Lately, however, there has been a switch in perspective with people looking, more and more, to do something that will achieve safety but without requiring perfection.
Here at the Pundit, we inquired as to whether E. coli couldn’t be perceived as a form of pollution with legal restrictions against those who would introduce it into the environment.
We also looked at irradiation as a way to introduce a “kill step” into fresh-cut produce.
Another option may be research in Canada of a new vaccine for cattle that could significantly reduce the level of E. coli 0157:H7 in the cattle:
Canadian health researchers at the University of British Columbia and the University of Saskatchewan have developed a vaccine that significantly reduces the level of Escherichia coli 0157:H7 (E. coli) in cattle. The vaccine will help to reduce the dramatic economic and healthcare costs associated with E. coli 0157, the toxic microbe responsible for hamburger disease, recalls of contaminated meat, and water contamination.

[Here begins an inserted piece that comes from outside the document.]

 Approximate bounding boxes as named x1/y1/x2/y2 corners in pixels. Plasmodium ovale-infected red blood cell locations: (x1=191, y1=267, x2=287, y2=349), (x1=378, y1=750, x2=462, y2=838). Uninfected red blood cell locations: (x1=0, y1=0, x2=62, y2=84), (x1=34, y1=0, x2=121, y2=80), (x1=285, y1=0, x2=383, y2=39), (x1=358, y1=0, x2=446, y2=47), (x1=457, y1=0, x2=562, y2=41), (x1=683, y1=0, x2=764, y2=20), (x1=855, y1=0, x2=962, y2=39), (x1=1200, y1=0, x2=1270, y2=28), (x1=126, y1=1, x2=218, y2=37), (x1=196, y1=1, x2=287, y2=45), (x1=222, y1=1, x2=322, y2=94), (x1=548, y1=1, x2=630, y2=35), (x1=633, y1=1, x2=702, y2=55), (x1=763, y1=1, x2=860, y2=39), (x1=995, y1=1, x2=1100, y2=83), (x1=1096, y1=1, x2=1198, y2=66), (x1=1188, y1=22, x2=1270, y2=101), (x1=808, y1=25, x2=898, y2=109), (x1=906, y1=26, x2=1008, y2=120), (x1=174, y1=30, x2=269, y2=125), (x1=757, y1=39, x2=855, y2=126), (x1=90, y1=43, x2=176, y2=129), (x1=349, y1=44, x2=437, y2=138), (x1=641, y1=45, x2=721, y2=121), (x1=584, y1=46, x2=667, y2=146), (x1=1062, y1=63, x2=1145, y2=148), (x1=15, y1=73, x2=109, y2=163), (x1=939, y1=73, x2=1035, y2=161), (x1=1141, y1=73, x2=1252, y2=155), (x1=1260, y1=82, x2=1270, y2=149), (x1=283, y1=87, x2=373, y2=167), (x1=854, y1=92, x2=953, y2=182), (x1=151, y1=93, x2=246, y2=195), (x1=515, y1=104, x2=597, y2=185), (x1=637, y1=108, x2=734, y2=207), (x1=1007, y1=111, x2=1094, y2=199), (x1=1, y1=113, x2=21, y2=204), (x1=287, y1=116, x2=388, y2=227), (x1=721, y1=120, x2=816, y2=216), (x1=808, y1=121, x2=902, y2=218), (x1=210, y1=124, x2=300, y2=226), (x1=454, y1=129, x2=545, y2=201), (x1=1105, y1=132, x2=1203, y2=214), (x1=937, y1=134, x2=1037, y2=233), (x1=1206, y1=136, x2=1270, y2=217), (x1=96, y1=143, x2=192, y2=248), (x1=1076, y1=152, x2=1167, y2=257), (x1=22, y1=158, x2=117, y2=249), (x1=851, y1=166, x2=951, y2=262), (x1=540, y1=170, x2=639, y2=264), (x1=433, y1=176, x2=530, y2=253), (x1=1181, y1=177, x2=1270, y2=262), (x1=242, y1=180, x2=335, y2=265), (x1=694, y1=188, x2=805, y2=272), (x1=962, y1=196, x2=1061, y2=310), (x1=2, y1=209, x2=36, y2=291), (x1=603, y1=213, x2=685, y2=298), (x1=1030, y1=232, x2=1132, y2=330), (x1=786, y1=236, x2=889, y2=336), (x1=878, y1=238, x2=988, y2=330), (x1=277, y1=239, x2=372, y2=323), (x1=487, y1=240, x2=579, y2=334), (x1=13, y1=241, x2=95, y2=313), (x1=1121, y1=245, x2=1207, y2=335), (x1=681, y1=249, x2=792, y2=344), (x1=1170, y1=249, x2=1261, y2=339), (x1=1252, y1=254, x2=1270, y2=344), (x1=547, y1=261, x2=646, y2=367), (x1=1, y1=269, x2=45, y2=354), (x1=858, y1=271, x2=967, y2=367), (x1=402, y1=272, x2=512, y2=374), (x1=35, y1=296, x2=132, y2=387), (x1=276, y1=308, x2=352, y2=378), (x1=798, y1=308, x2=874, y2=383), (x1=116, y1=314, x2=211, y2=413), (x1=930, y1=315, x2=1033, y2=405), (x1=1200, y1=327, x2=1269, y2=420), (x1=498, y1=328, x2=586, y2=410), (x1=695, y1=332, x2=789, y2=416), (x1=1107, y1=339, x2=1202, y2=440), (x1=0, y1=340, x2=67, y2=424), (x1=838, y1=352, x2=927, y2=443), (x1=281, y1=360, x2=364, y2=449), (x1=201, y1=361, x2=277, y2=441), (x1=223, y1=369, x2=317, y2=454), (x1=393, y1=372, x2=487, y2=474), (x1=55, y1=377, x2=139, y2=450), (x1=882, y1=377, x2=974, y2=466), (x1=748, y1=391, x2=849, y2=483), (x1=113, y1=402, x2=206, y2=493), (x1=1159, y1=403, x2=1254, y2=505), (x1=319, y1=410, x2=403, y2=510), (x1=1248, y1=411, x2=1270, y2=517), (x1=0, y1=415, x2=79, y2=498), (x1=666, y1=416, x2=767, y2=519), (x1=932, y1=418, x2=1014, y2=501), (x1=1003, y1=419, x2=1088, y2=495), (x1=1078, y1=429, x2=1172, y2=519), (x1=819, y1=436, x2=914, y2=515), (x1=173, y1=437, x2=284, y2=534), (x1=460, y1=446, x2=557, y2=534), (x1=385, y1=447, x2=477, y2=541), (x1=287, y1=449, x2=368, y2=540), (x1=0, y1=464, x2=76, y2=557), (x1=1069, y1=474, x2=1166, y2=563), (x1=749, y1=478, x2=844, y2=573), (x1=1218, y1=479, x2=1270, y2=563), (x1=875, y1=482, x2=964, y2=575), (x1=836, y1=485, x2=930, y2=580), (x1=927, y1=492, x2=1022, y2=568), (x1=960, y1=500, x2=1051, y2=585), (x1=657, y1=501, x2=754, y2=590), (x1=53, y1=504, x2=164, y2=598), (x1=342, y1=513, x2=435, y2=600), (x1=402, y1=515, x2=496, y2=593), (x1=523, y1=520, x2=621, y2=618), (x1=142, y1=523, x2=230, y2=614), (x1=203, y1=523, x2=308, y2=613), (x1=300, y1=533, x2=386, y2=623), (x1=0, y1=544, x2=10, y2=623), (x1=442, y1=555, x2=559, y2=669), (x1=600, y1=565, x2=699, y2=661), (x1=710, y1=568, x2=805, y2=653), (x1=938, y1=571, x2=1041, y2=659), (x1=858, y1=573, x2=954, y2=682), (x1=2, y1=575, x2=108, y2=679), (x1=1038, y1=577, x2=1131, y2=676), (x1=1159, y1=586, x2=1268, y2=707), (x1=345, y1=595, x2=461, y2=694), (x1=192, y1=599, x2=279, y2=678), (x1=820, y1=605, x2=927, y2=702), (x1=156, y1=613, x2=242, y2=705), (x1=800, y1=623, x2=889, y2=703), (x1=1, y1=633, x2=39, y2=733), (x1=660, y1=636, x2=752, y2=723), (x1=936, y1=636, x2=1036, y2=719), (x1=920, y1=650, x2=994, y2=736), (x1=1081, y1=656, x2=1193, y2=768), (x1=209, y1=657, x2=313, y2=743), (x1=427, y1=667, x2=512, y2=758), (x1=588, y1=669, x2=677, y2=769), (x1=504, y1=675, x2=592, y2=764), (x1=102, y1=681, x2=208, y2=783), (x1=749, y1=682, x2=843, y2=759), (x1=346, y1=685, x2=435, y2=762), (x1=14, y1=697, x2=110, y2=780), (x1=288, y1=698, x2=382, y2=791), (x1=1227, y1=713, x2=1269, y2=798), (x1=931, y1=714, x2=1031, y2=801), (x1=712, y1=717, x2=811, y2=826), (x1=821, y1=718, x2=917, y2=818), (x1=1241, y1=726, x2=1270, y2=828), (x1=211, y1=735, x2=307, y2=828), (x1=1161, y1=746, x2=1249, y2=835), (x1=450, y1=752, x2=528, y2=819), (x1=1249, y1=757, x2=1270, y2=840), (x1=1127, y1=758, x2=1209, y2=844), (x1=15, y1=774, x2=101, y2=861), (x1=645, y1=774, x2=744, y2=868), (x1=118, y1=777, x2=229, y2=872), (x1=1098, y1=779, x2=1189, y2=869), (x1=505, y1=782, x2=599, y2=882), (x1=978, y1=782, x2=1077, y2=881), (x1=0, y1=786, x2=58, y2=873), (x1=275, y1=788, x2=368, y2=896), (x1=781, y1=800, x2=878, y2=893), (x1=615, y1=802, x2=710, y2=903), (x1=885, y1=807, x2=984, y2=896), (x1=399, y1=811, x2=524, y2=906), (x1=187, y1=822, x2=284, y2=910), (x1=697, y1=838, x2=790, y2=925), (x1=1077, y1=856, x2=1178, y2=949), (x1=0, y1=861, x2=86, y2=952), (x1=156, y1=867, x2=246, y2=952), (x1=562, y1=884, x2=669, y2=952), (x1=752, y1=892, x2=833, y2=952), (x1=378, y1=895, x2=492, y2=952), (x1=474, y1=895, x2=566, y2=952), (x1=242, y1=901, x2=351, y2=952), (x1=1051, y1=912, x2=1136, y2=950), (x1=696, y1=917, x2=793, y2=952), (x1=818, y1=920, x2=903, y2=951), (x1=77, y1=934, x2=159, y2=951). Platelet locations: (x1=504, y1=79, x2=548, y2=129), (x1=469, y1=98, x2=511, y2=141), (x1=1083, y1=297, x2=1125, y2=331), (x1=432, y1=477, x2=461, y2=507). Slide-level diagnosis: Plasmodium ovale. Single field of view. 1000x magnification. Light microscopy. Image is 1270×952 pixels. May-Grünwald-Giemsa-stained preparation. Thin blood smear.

The team’s findings are published in today’s on-line edition of the scientific journal Vaccine. The experimental vaccine was created by UBC microbiologist and bacterial diseases expert Dr. Brett Finlay and Dr. Andy Potter, Associate Director (Research) at the University of Saskatchewan Vaccine & Infectious Disease Organization (VIDO).The research was supported by the Canadian Institutes of Health Research (CIHR), the Canadian Bacterial Diseases Network of Centres of Excellence, Bioniche Life Sciences Inc., and the Beef Industry Development Fund.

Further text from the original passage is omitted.